+++ TEXT ZUR DURCHSICHT

Zwischen Reichstag und Mauerweg

Berlin mit dem Fahrrad entdecken

Text und Fotos: Karsten-Thilo Raab

Berlin - Brandenburger Tor

Brandenburger Tor

Man muss kein Asphalt-Cowboy mit ausgeprägtem Hang zum Abenteuer sein, um Berlin mit dem Fahrrad zu entdecken. Mehr als 1.200 Kilometer fahrradgeeigneter Wege stehen Radlern laut Senatsverwaltung für Verkehr und Stadtentwicklung zur Verfügung, darunter allein 620 Kilometer an ausgewiesenen Radwegen. Für Pedalritter ein herrliches Terrain, um Bewegung an der frischen Luft mit einer ausgiebigen Hauptstadttour zu verbinden. Auch ohne die trennende Scheibe eines Stadtrundfahrtbusses können Radfahrer im eigenen Tempo zu den interessantesten und geschichtsträchtigsten Stellen der Spreemetropole vordringen und genießen dabei einen weit größeren Aktionsradius als bei Führungen auf Schusters Rappen.

++++++

(DEINE AUFGABEN)
1. Schreib aus dem Text über Berlin mit dem Fahrrad genau die Stelle ab, die mit „Berlin - Brandenburger“ beginnt und sich bis einschließlich „auf Schusters Rappen.“ fortsetzt.
2. Führe den Text über Radtouren durch Berlin nach seinem letzten Satz weiter.

+++ VORLIEGENDE DATEN

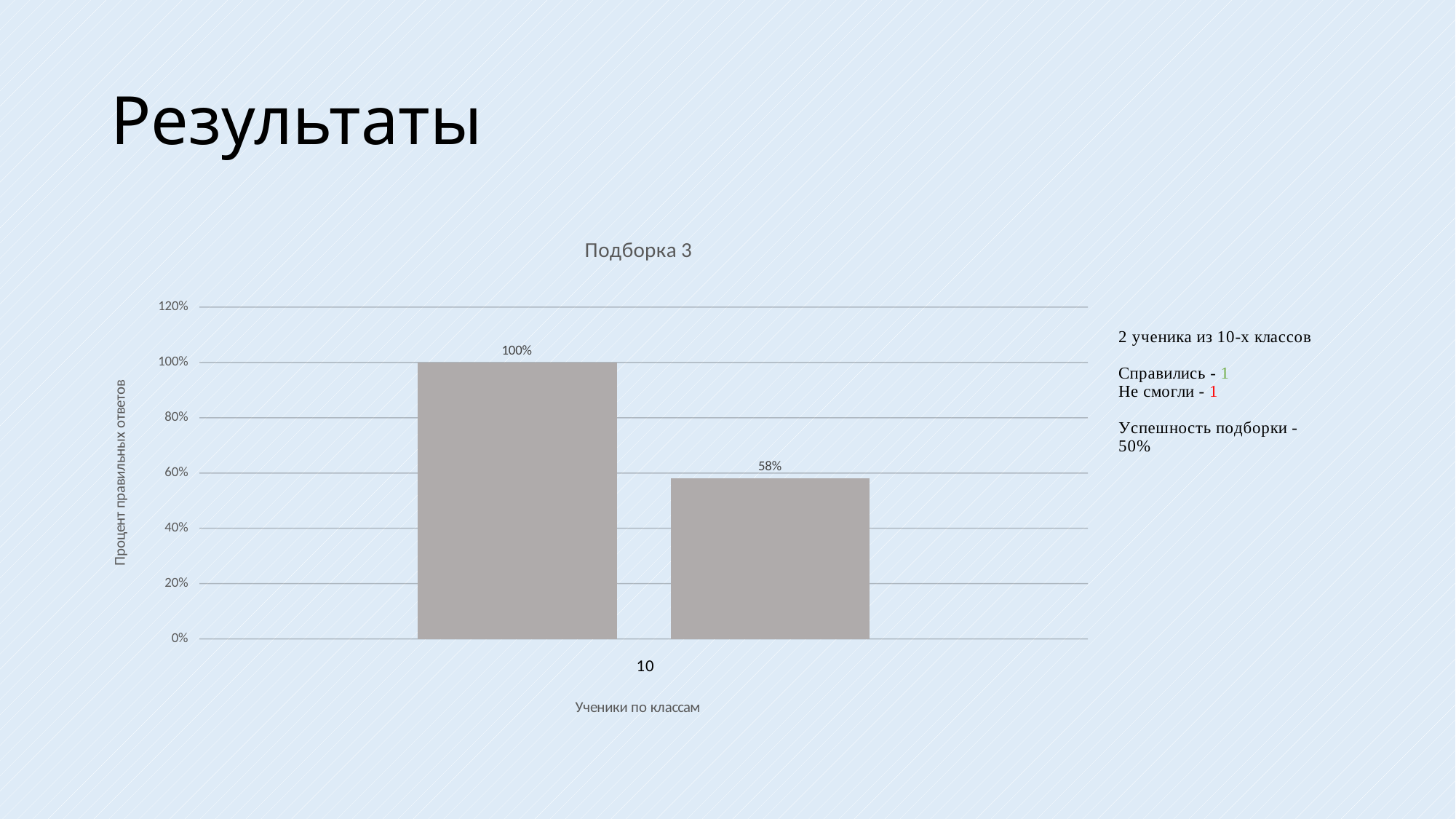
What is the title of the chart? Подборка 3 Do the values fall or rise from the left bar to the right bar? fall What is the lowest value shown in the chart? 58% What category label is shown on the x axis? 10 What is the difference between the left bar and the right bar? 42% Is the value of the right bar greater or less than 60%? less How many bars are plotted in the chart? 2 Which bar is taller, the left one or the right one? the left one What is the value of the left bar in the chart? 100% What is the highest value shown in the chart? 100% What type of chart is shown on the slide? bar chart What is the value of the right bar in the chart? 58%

++++++

(LÖSUNGEN ZUR ÜBUNG)
1.
Berlin - Brandenburger Tor

Brandenburger Tor

Man muss kein Asphalt-Cowboy mit ausgeprägtem Hang zum Abenteuer sein, um Berlin mit dem Fahrrad zu entdecken. Mehr als 1.200 Kilometer fahrradgeeigneter Wege stehen Radlern laut Senatsverwaltung für Verkehr und Stadtentwicklung zur Verfügung, darunter allein 620 Kilometer an ausgewiesenen Radwegen. Für Pedalritter ein herrliches Terrain, um Bewegung an der frischen Luft mit einer ausgiebigen Hauptstadttour zu verbinden. Auch ohne die trennende Scheibe eines Stadtrundfahrtbusses können Radfahrer im eigenen Tempo zu den interessantesten und geschichtsträchtigsten Stellen der Spreemetropole vordringen und genießen dabei einen weit größeren Aktionsradius als bei Führungen auf Schusters Rappen.

2.
Berlin per Rad - Prenzlauer Berg mit Wasserturm

Der Wasserturm am Prenzlauer Berg

So lässt sich beispielsweise der Stadtbezirk Mitte auf wenig befahrenen Nebenstraßen erkunden. Bröckelige Fassade und edel sanierte Gründerzeitbauten bestimmen hier das Bild. Vom Szeneviertel Prenzlauer Berg geht es im Zickzackkurs vorbei an der Jüdischen Synagoge, den Hackescher Höfen und dem Berliner Dom zur Museumsinsel, mit ihrem grandiosen Häuserensemble aus Bode-Museum, Alten und Neuem Museum, Pergamonmuseum sowie Nationalgalerie. Nächster Station ist dann das Regierungsviertel mit dem Reichstagsgebäude, dem Kanzleramt und dem Brandenburger Tor.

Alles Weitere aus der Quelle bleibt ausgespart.